Special to WorldTribune.com
Turkey is continuing to press its brutal siege on the Kurdish de facto capital.
Kurds represent about 20 percent of Turkey’s population, and Kurdish fighters have been the only successful fighting force against the Islamic State of Iraq and Levant (ISIL).
The months-long battle for Diyarbakir, a walled city on the Tigris River, has claimed hundreds of lives and observers see no end in sight.
Kurdish militants are said to view the battle as perhaps preserving their last chance at self rule, the Wall Street Journal reported.
“This is something bigger than us,” said local businessman Sahismail Bedirhanoglu. “It has to do with Middle East dynamics.”
Turkish President Recep Tayyip Erdogan has attempted to silence Kurdish leaders, with many of them under detention.
Meanwhile, the success of American-backed Kurdish fighters against ISIL in Syria has emboldened Kurdish activists in Turkey to escalate their push for autonomy.
“Every day that goes by, the distance between Ankara and the [Kurdish] region is growing,” said Henri Barkey, director of the Middle East Program at the Woodrow Wilson International Center for Scholars in Washington.
Kurdish leaders are determined to capitalize on the current opportunity after their ancestors’ hopes of building their own nation were thwarted by world powers after World War I.

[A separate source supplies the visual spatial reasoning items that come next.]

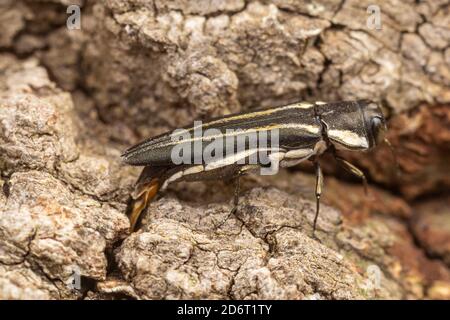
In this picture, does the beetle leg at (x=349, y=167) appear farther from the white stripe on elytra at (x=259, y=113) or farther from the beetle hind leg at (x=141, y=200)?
the beetle hind leg at (x=141, y=200)

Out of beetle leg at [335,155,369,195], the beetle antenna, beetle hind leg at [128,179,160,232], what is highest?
the beetle antenna

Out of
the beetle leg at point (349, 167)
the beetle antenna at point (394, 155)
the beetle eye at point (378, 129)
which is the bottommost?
the beetle leg at point (349, 167)

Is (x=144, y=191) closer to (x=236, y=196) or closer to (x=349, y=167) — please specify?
(x=236, y=196)

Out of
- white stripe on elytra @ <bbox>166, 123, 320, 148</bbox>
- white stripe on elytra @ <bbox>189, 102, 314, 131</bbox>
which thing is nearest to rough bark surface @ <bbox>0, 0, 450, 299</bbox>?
white stripe on elytra @ <bbox>189, 102, 314, 131</bbox>

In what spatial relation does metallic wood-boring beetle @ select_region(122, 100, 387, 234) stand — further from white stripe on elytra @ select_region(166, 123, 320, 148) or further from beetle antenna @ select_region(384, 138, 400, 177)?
beetle antenna @ select_region(384, 138, 400, 177)

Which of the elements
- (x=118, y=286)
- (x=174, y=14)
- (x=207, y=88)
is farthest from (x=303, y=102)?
(x=118, y=286)

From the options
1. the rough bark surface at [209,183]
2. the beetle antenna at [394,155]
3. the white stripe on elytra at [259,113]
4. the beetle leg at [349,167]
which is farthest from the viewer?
the beetle antenna at [394,155]

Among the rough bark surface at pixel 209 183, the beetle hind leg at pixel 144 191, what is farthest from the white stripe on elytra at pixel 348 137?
the beetle hind leg at pixel 144 191
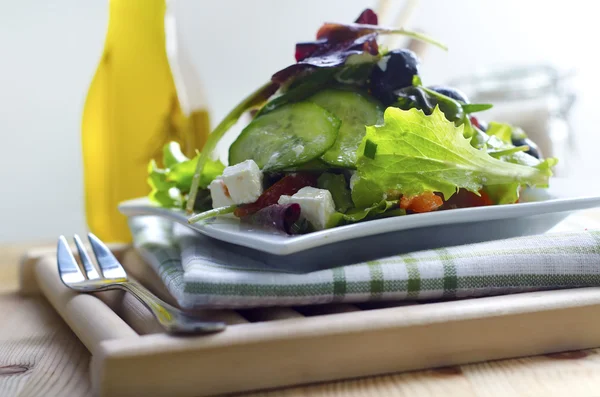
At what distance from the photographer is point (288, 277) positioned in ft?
2.10

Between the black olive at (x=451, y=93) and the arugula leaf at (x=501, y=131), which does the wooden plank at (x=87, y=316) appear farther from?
the arugula leaf at (x=501, y=131)

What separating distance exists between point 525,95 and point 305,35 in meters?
0.95

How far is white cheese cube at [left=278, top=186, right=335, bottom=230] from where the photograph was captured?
722 millimetres

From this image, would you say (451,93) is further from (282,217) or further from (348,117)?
(282,217)

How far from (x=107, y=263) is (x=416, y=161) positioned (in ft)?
1.35

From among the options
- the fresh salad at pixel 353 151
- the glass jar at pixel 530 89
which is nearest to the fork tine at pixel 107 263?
the fresh salad at pixel 353 151

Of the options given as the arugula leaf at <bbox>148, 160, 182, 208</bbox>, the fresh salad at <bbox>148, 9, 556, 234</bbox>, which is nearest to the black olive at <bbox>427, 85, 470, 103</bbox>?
the fresh salad at <bbox>148, 9, 556, 234</bbox>

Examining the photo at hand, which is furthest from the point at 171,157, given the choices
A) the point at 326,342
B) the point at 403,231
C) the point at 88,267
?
the point at 326,342

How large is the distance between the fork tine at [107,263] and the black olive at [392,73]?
0.41 m

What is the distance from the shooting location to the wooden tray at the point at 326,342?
1.77ft

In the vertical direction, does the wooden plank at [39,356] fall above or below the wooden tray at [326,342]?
below

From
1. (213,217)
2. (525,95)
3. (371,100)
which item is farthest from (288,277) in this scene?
(525,95)

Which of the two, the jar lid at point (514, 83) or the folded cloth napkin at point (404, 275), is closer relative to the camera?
the folded cloth napkin at point (404, 275)

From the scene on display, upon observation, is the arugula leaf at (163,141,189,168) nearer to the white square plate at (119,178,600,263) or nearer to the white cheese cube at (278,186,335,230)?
the white square plate at (119,178,600,263)
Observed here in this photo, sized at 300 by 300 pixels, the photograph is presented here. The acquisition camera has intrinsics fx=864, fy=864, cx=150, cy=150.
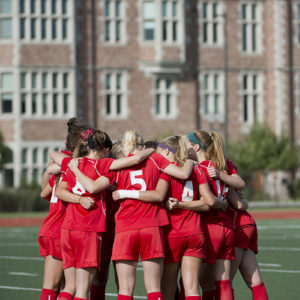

“The fate of the Middle East is being rewritten,” said Selahattin Demirtas, a top Kurdish lawmaker whom Erdogan wants to see stripped of parliamentary immunity. “As Kurds, we don’t want the mistakes made 100 years ago to be made again.”
In Diyarbakir, more than 440 Kurdish fighters have been killed since Turkey sent in 10,000 security forces last month.
“We respect people’s freedom of expression, but it becomes unacceptable when it turns to armed resistance,” a Turkish official said.
Since July, more than 194 civilians have been killed across southeastern Turkey, according to the International Crisis Group. Many see the siege on Diyarbakir as part of a new attempt by the Turkish government to eliminate Kurdish aspirations for autonomy.
“This is a war against the Kurdish people,” said Feleknas Uca, a Kurdish lawmaker from Diyarbakir who observers say could be stripped of parliamentary immunity for her outspoken views.